• EXERCISE DESCRIPTION: Turn every line of the records below into a numbered list, skipping blank lines and leaving the pictures out.

• DATASET RECORDS:
-- begin --
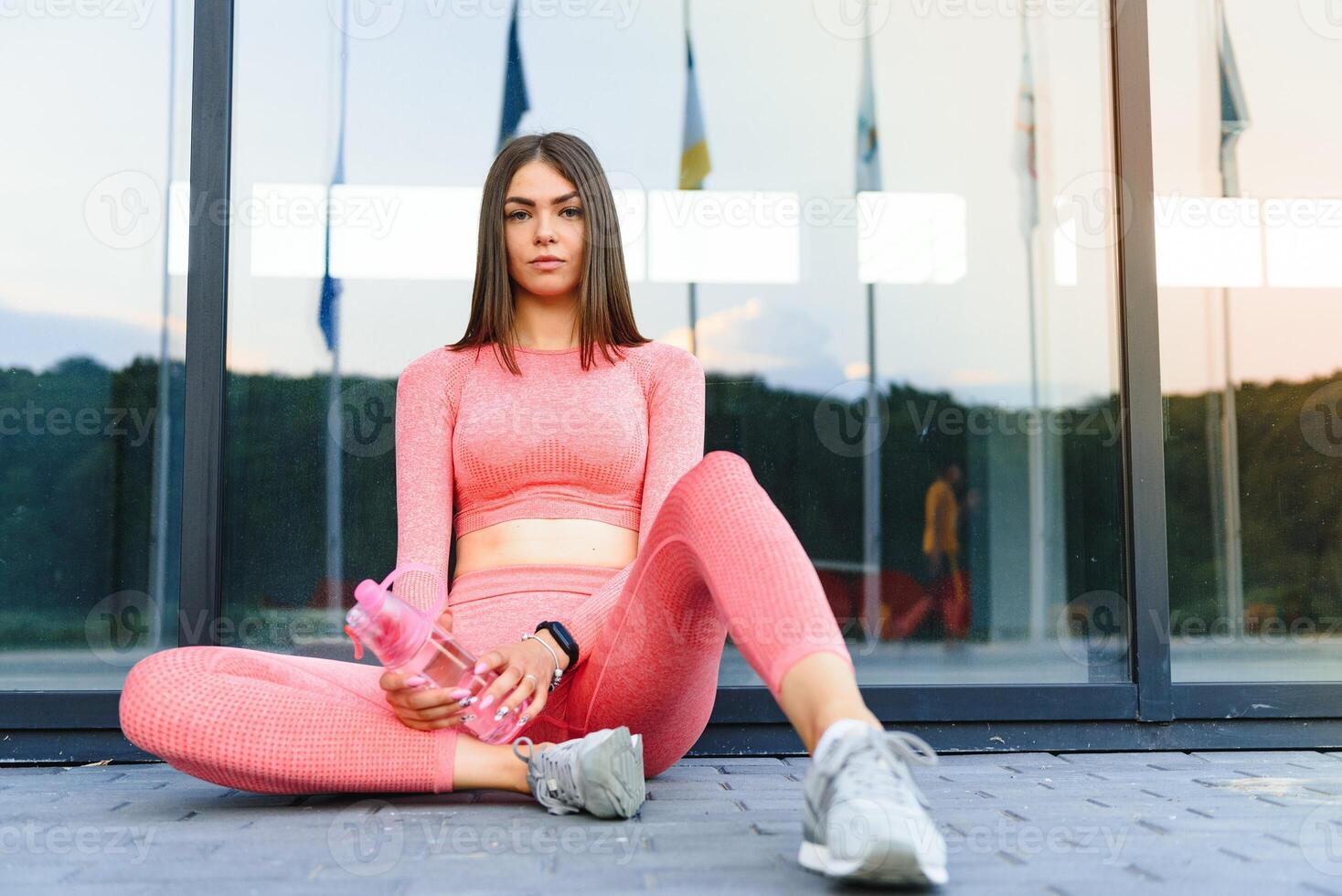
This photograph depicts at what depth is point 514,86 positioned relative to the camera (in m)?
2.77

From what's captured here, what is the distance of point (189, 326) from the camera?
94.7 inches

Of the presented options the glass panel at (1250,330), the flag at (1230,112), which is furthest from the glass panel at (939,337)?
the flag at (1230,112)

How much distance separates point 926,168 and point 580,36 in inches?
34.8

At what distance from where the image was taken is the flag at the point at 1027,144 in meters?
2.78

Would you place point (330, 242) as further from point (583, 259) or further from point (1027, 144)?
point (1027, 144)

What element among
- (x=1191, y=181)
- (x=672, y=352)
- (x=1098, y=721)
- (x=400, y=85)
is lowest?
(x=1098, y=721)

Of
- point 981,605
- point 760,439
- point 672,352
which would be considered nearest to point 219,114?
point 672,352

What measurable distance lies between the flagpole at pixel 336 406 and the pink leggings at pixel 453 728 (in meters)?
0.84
-- end --
• FINAL ANSWER:
1. This photograph depicts at what depth is point 514,86 positioned relative to the camera (in m)?
2. 2.77
3. From what's captured here, what is the distance of point (189, 326) from the camera?
4. 94.7 inches
5. Of the presented options the glass panel at (1250,330), the flag at (1230,112), which is furthest from the glass panel at (939,337)?
6. the flag at (1230,112)
7. How much distance separates point 926,168 and point 580,36 in inches?
8. 34.8
9. At what distance from where the image was taken is the flag at the point at 1027,144 in meters?
10. 2.78
11. Would you place point (330, 242) as further from point (583, 259) or further from point (1027, 144)?
12. point (1027, 144)
13. What element among
14. - (x=1191, y=181)
15. - (x=672, y=352)
16. - (x=1098, y=721)
17. - (x=400, y=85)
18. is lowest?
19. (x=1098, y=721)
20. Of
21. - point 981,605
22. - point 760,439
23. - point 672,352
24. which would be considered nearest to point 219,114?
25. point 672,352
26. What measurable distance lies between the flagpole at pixel 336 406 and the pink leggings at pixel 453 728 (in meters)?
27. 0.84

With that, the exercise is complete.